Given entries:

## Begin

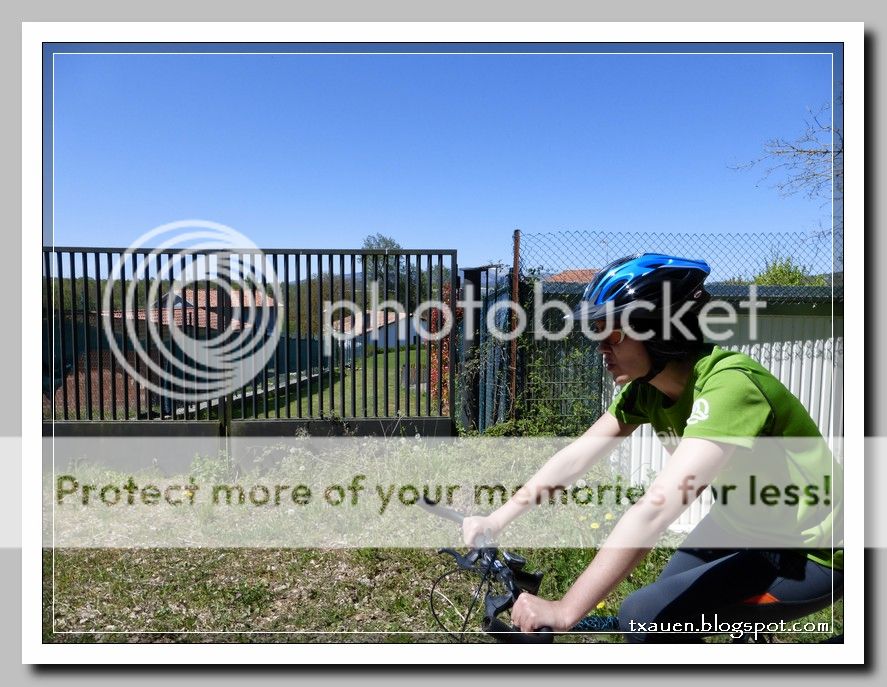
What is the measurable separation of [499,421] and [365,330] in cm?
138

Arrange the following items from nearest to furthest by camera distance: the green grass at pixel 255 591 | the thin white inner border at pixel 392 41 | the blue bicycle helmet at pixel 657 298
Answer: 1. the blue bicycle helmet at pixel 657 298
2. the thin white inner border at pixel 392 41
3. the green grass at pixel 255 591

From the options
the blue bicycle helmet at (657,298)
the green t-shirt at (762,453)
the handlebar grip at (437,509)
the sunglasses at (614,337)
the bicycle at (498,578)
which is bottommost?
the bicycle at (498,578)

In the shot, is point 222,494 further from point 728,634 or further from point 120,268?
point 728,634

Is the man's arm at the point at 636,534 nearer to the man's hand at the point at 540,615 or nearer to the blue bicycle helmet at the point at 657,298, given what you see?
the man's hand at the point at 540,615

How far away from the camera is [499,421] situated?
525 centimetres

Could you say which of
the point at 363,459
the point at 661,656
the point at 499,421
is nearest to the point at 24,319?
the point at 661,656

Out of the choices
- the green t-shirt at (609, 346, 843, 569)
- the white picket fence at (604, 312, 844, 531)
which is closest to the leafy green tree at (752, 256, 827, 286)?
the white picket fence at (604, 312, 844, 531)

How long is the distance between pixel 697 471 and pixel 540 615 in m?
0.53

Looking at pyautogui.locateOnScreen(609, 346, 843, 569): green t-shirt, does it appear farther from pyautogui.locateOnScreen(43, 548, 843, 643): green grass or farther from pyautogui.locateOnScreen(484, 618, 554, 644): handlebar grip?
pyautogui.locateOnScreen(43, 548, 843, 643): green grass

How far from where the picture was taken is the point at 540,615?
1.55 metres

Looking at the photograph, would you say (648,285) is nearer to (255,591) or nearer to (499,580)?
(499,580)

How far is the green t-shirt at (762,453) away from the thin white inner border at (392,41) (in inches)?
27.7

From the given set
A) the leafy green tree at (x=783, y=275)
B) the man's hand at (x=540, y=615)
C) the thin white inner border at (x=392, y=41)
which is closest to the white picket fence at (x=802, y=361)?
the leafy green tree at (x=783, y=275)

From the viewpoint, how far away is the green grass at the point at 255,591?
126 inches
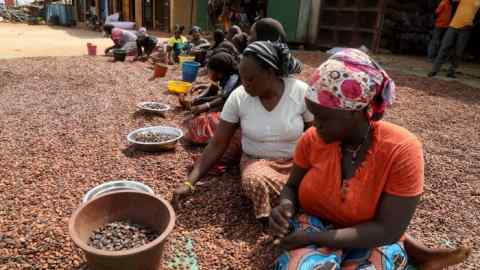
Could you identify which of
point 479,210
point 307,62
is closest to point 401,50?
point 307,62

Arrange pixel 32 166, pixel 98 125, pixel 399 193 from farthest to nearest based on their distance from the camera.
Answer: pixel 98 125 < pixel 32 166 < pixel 399 193

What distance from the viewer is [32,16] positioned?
73.2 ft

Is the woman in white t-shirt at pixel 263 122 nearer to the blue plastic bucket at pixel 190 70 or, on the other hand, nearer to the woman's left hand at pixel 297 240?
the woman's left hand at pixel 297 240

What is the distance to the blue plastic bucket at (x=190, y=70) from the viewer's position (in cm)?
544

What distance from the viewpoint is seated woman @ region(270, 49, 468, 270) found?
1.34 meters

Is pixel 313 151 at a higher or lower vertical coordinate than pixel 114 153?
higher

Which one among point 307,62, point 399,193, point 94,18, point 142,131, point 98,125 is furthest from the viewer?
point 94,18

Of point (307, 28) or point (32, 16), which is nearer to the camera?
point (307, 28)

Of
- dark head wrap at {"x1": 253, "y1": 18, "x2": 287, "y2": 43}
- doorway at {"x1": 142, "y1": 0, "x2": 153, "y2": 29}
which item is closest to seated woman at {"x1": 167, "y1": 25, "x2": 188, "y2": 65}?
dark head wrap at {"x1": 253, "y1": 18, "x2": 287, "y2": 43}

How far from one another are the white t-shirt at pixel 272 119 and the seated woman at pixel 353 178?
23.5 inches

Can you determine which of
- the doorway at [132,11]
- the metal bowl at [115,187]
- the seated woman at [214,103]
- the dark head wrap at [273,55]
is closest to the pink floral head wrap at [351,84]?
the dark head wrap at [273,55]

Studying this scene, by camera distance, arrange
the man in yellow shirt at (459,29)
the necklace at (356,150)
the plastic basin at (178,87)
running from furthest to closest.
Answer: the man in yellow shirt at (459,29) → the plastic basin at (178,87) → the necklace at (356,150)

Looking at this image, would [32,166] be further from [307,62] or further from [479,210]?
[307,62]

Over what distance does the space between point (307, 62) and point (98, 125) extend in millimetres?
5334
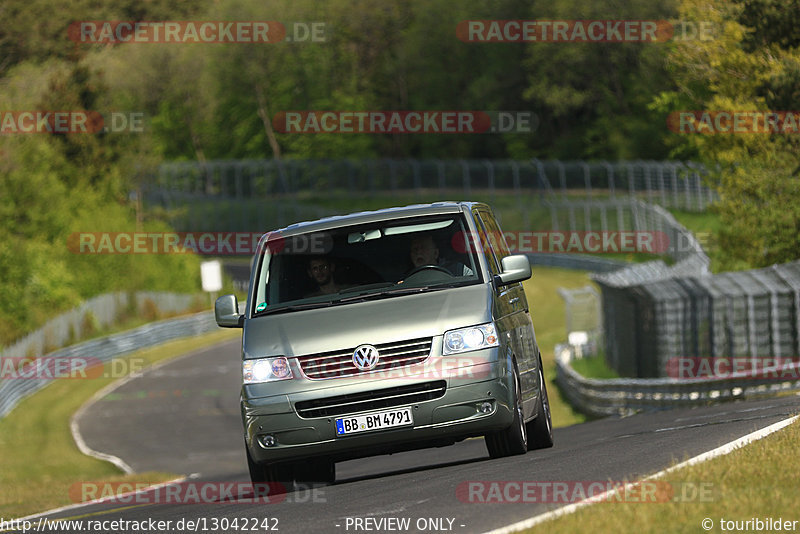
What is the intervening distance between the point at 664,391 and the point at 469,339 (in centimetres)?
1316

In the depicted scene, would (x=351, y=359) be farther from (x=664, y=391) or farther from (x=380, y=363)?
(x=664, y=391)

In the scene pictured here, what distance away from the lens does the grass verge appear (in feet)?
70.8

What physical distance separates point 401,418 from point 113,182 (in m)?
72.5

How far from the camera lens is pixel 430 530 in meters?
8.59

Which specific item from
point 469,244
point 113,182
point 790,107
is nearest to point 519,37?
point 113,182

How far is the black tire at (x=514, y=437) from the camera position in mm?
11719

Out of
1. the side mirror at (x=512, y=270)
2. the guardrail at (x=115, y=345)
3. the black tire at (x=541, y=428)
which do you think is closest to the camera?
the side mirror at (x=512, y=270)

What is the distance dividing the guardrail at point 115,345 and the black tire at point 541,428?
89.3 ft

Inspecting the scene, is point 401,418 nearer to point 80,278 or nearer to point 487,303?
point 487,303

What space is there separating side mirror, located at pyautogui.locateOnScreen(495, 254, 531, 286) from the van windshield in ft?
0.64

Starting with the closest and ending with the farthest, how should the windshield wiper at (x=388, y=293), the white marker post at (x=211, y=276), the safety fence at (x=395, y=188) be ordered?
1. the windshield wiper at (x=388, y=293)
2. the white marker post at (x=211, y=276)
3. the safety fence at (x=395, y=188)

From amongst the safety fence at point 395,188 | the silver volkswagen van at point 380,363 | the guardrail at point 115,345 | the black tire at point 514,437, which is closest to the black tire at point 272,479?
the silver volkswagen van at point 380,363

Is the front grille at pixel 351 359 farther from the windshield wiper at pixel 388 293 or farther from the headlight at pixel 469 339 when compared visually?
the windshield wiper at pixel 388 293

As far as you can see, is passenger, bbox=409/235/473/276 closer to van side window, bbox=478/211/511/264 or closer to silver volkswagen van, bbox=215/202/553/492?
silver volkswagen van, bbox=215/202/553/492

## End

Copy out the data above word for word, starting at the line that contains "What distance from the viewer" and ending at the line that contains "23.5 inches", both included.

Solution below:
What distance from the viewer is [32,16] positioned?
73.2 ft

Is the woman in white t-shirt at pixel 263 122 nearer to the blue plastic bucket at pixel 190 70 or, on the other hand, nearer to the woman's left hand at pixel 297 240?
the woman's left hand at pixel 297 240

What is the distance to the blue plastic bucket at (x=190, y=70) from the viewer's position (in cm)?
544

What distance from the viewpoint is seated woman @ region(270, 49, 468, 270) found?
1.34 meters

Is pixel 313 151 at a higher or lower vertical coordinate than pixel 114 153?
higher

Which one among point 307,62, point 399,193, point 94,18, point 142,131, point 98,125 is furthest from the viewer?
point 94,18

Of point (307, 28) or point (32, 16), which is nearer to the camera?
point (307, 28)

Of
- dark head wrap at {"x1": 253, "y1": 18, "x2": 287, "y2": 43}
- doorway at {"x1": 142, "y1": 0, "x2": 153, "y2": 29}
which item is closest to seated woman at {"x1": 167, "y1": 25, "x2": 188, "y2": 65}?
dark head wrap at {"x1": 253, "y1": 18, "x2": 287, "y2": 43}

How far from one another are the white t-shirt at pixel 272 119 and the seated woman at pixel 353 178?
23.5 inches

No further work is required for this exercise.